Copy every one of the rows below word for word, but leave the pictures out of your answer.
++++++++++
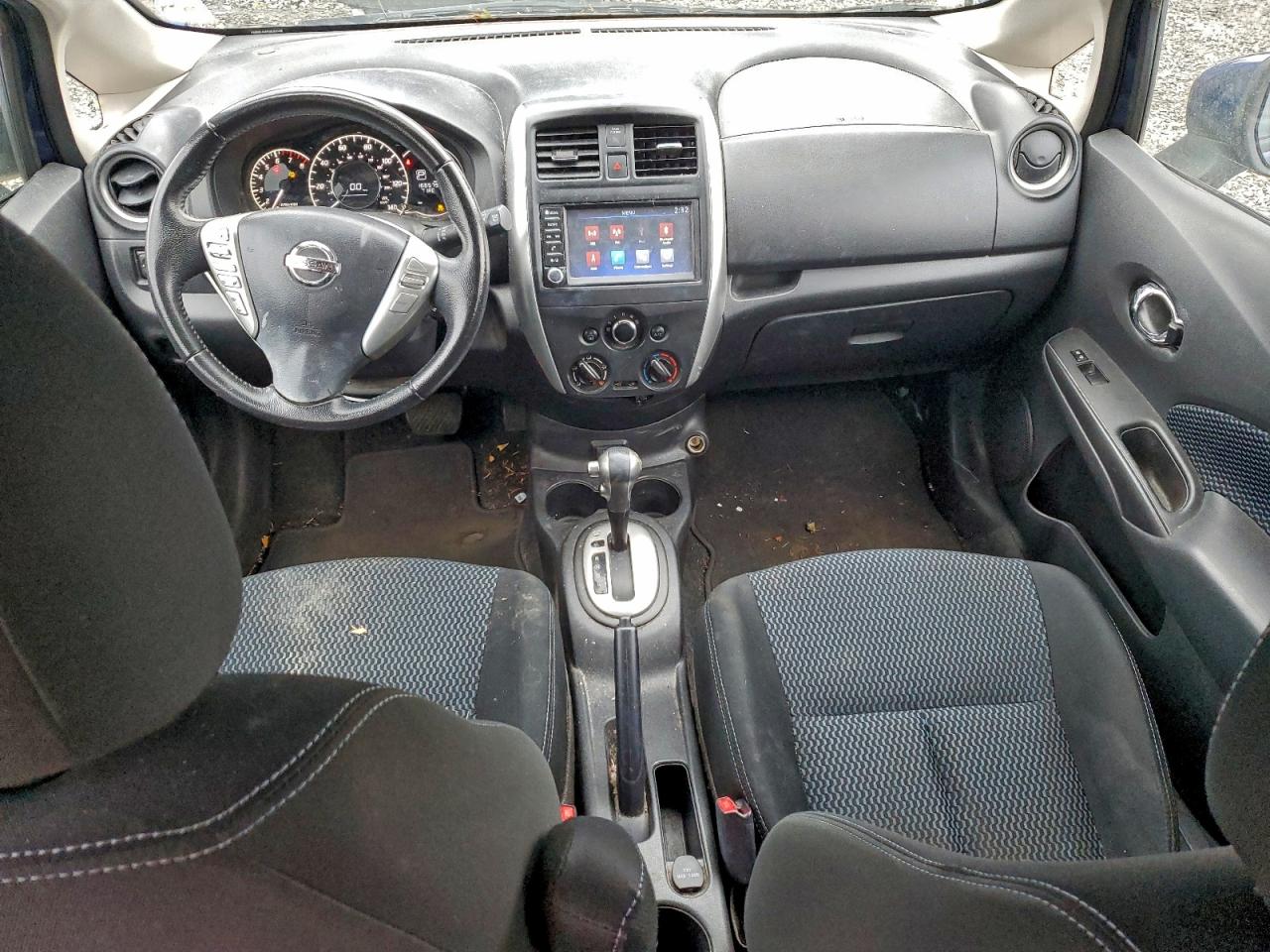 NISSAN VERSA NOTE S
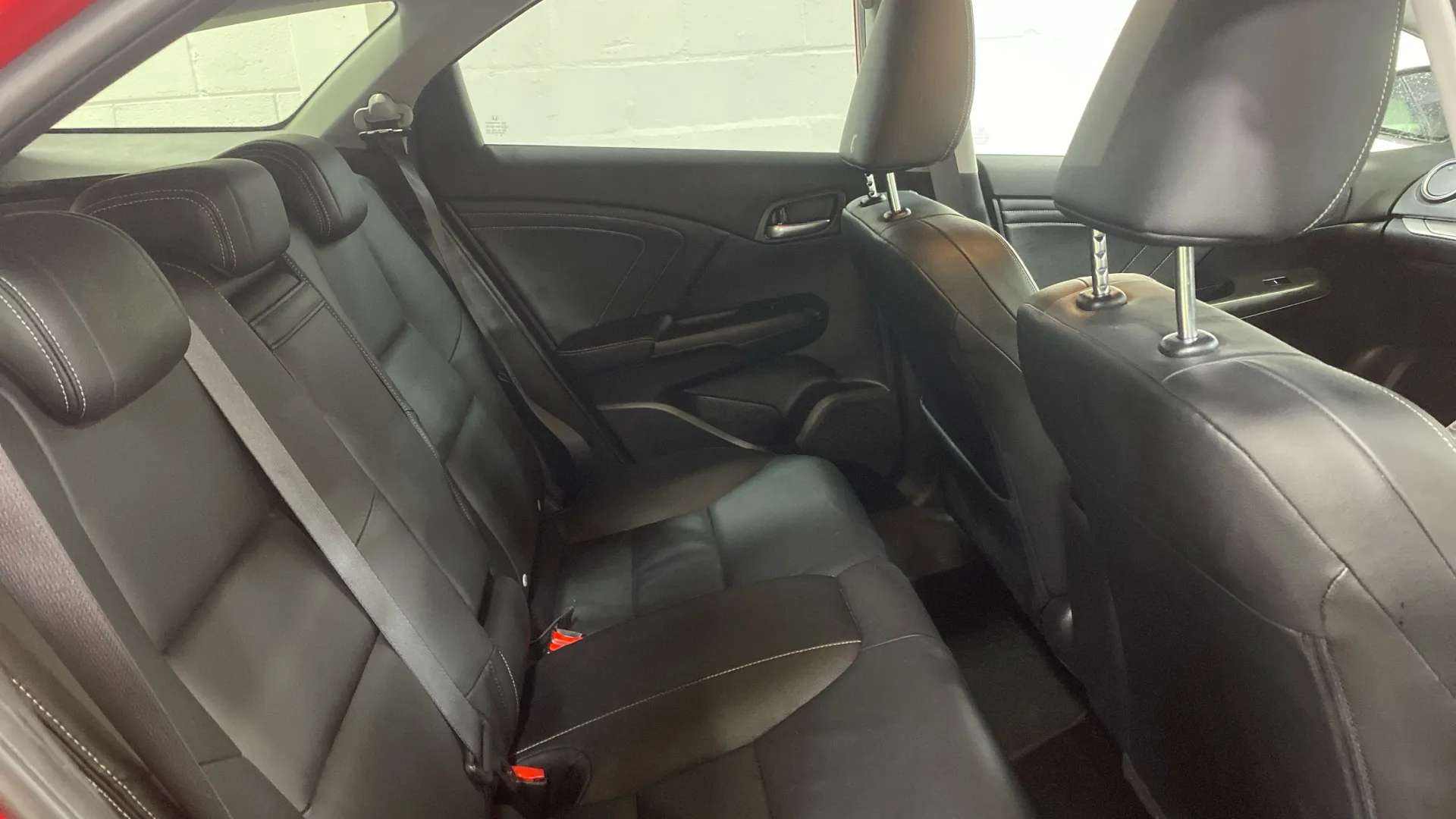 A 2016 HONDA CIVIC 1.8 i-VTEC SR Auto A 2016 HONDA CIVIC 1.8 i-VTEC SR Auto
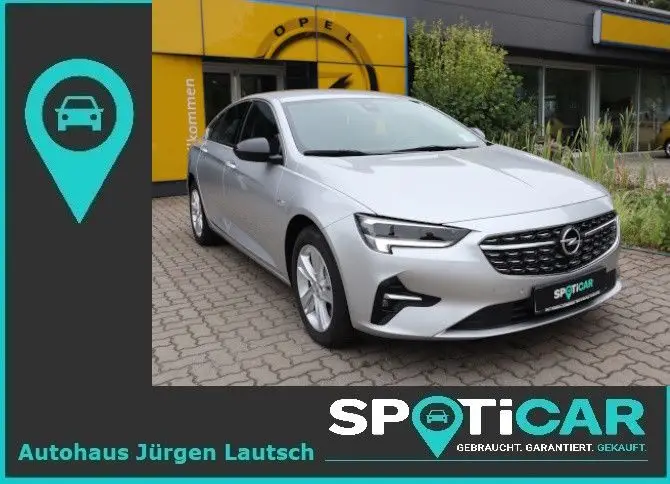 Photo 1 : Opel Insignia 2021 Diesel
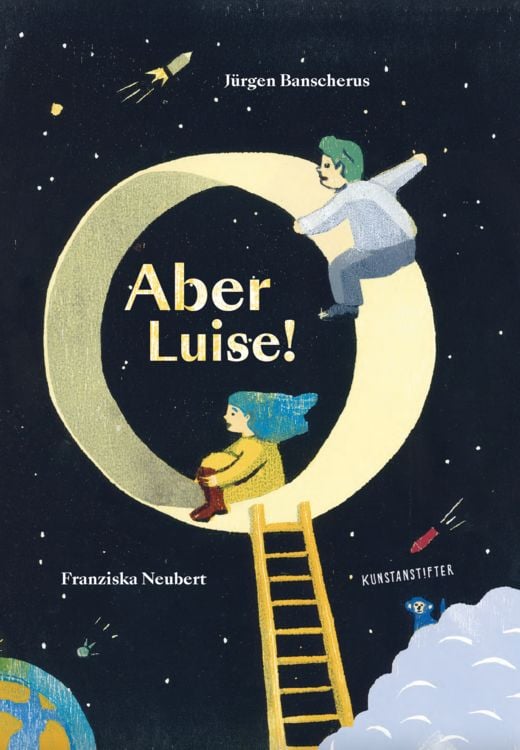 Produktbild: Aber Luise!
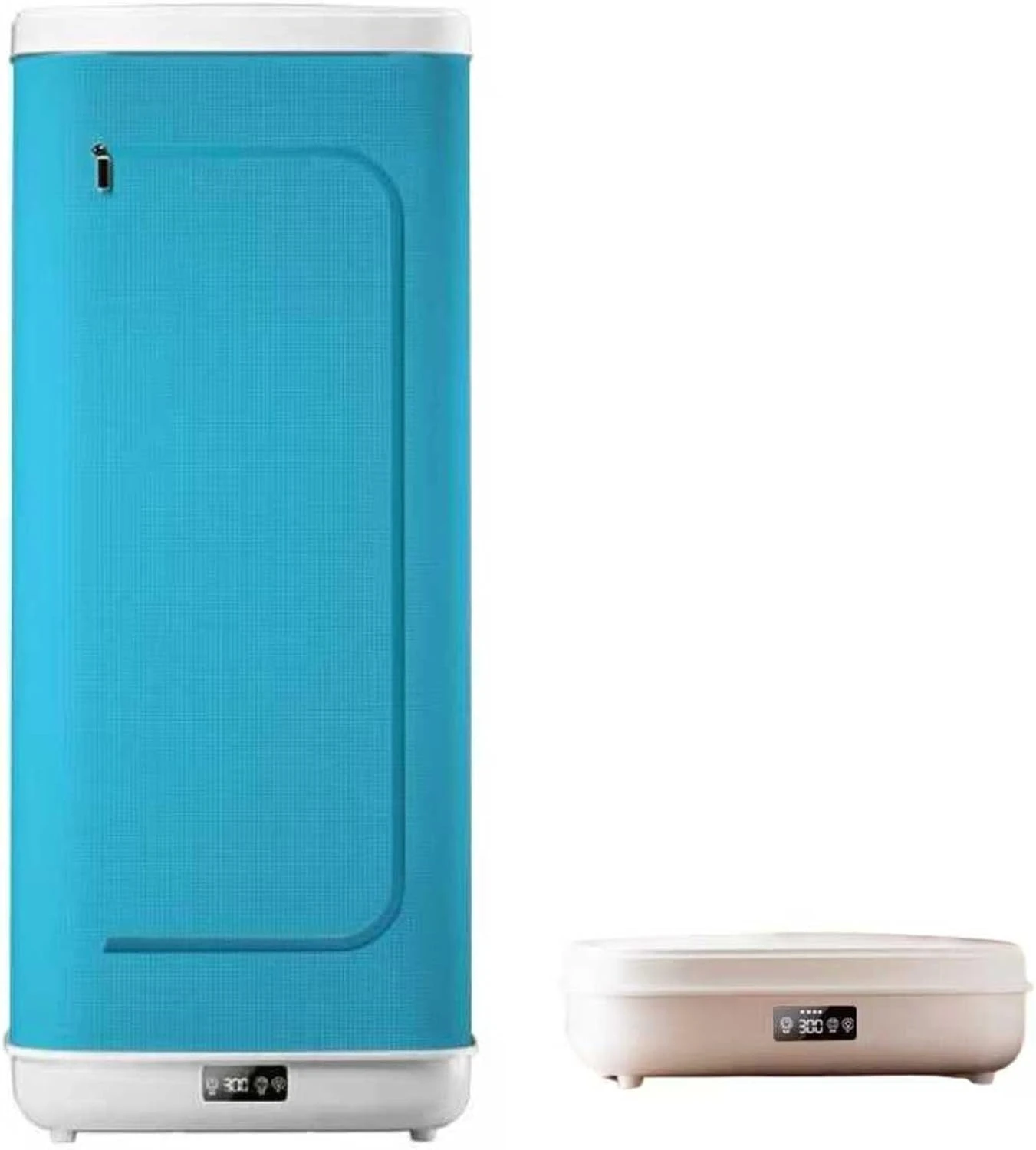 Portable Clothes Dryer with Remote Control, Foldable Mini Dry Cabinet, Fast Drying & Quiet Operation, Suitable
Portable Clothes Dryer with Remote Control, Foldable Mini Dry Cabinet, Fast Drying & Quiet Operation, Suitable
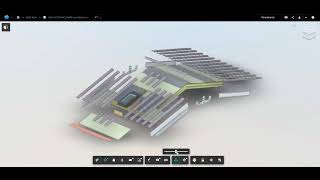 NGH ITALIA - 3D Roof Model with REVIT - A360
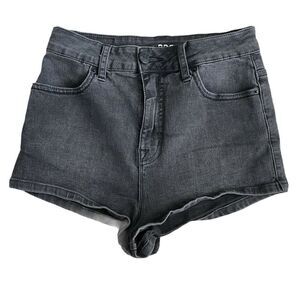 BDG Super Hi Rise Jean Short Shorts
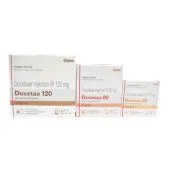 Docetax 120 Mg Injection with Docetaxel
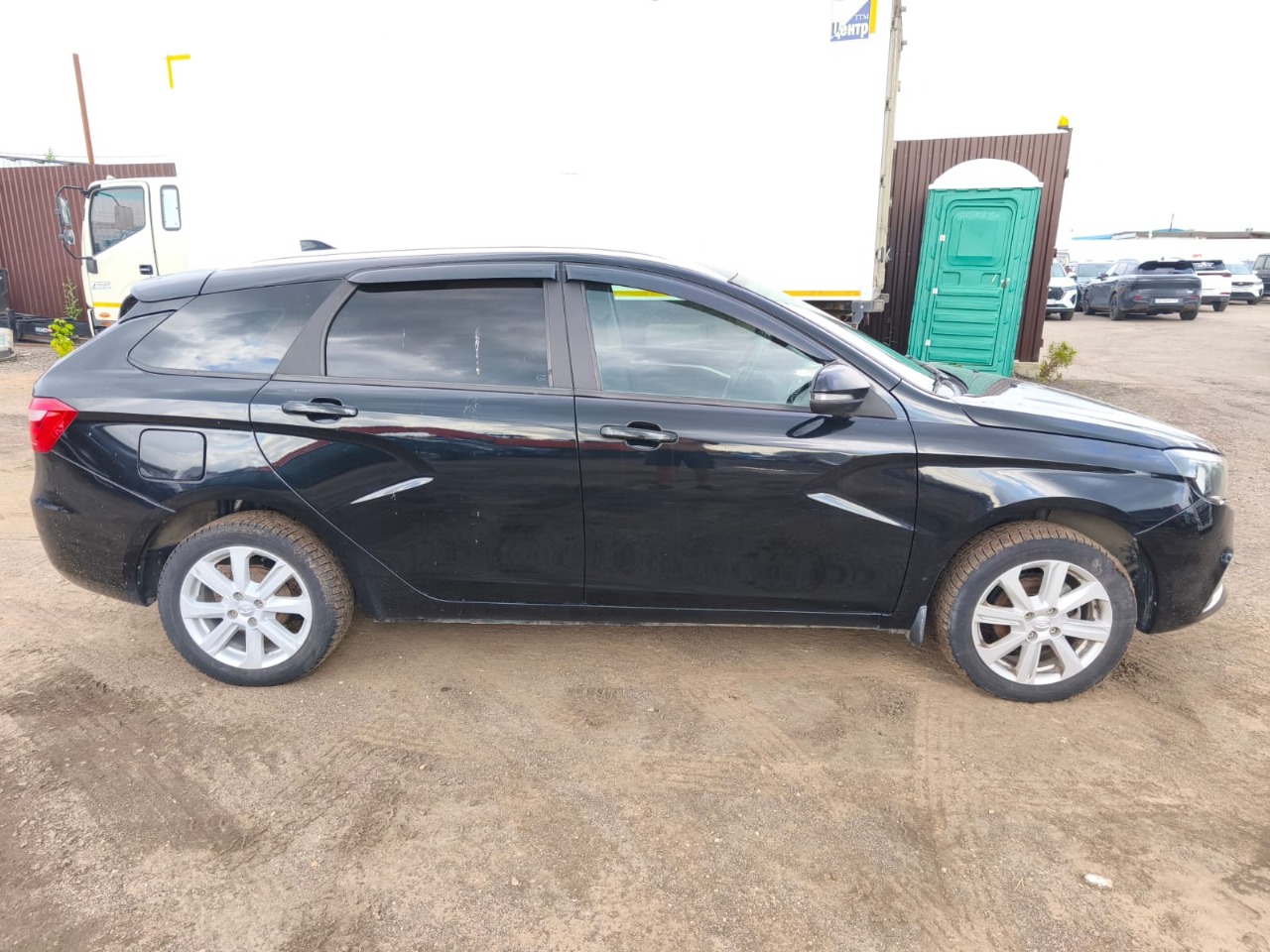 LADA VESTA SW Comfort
++++++++++
◆ RESPONSE TO THE TASK ◆
 NISSAN VERSA NOTE S
 A 2016 HONDA CIVIC 1.8 i-VTEC SR Auto A 2016 HONDA CIVIC 1.8 i-VTEC SR Auto
 Photo 1 : Opel Insignia 2021 Diesel
 Produktbild: Aber Luise!
 Portable Clothes Dryer with Remote Control, Foldable Mini Dry Cabinet, Fast Drying & Quiet Operation, Suitable
Portable Clothes Dryer with Remote Control, Foldable Mini Dry Cabinet, Fast Drying & Quiet Operation, Suitable
 NGH ITALIA - 3D Roof Model with REVIT - A360
 BDG Super Hi Rise Jean Short Shorts
 Docetax 120 Mg Injection with Docetaxel
 LADA VESTA SW Comfort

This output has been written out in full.